They (Microsoft) had no clue how attached people had become to their beloved start button and the comfortingly familiar desktop.
“Hey, look! Here’s a cool new touch feature to play with!” Would have gone over so very much better than the “Hey look! We took away everything you like and replaced it with a cool new (mandatory) feature most of you can’t use!” we all received.
Initially, Microsoft stood firm, claiming the start button was dead forever and renewing their declaration that the touch-based tile interface was here to stay, but as the majority of their customers continued over time to refuse to buy Windows 8 and more people clamored for continued support of XP; Microsoft was left with very few choices.
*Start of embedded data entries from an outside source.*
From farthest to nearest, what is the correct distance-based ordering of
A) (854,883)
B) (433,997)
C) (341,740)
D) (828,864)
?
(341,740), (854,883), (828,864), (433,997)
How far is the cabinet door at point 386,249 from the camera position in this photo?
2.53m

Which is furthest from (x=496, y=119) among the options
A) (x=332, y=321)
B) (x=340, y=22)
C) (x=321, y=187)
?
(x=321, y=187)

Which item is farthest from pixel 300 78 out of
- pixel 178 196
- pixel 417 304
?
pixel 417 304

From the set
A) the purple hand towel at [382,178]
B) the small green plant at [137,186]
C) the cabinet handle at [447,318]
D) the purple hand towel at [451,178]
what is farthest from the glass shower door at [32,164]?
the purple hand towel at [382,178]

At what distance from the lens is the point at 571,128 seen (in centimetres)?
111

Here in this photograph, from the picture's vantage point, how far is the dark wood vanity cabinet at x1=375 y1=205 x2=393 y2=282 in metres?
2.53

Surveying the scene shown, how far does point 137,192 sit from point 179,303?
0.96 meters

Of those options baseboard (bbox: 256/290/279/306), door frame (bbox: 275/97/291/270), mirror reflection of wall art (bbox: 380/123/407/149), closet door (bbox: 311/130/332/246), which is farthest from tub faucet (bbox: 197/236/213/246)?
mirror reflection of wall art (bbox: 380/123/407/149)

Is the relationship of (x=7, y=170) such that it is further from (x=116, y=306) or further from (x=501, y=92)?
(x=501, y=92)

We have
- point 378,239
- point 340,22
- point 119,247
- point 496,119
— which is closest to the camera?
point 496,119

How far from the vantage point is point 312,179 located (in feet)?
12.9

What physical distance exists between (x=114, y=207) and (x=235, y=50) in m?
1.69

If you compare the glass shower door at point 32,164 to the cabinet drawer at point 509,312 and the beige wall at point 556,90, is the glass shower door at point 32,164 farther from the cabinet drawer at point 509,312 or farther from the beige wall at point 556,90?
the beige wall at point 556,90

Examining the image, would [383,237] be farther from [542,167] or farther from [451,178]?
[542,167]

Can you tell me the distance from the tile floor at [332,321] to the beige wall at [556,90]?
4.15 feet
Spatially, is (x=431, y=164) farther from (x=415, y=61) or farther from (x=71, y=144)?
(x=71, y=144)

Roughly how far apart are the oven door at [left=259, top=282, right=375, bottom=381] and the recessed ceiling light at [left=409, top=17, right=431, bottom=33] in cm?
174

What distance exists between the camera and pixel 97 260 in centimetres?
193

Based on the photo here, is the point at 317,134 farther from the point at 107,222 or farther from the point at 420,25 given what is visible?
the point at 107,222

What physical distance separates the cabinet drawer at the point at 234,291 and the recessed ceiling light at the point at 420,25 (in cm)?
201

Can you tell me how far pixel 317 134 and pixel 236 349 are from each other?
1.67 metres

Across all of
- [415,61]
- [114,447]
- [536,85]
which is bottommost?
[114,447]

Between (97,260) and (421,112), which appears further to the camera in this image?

So they did what they do best, follow the money. Windows XP, Microsoft’s most successful and innovative product was summarily cut down and burnt at the stake. A marketing blitz decrying every fault they could find or manufacture about Windows XP hit the world stage, complete with security dire warnings of horrible consequences for anyone who continued to use XP. What they had once touted (and the world at large confirmed) as the world’s most effective operating system was newly declared to be feckless and full of security holes.
Microsoft would soon eat those words as revenues plummeted and hardware manufacturers started exploring offering customers Linux duel-boot options for desktop computers and Chrome or android as options for laptops. As their bottom line took its biggest hit ever and adoption of Windows 8 stood below 10 percent several years after its release.
Their resolve began to crumble…
The start button came back, then the desktop was more readily available, and finally the option to avoid the tile interface entirely. Step by agonizing step, Microsoft swallowed each bit of bitter crow on its painful journey back towards giving their loyal customers what they wanted all along: Something they could use.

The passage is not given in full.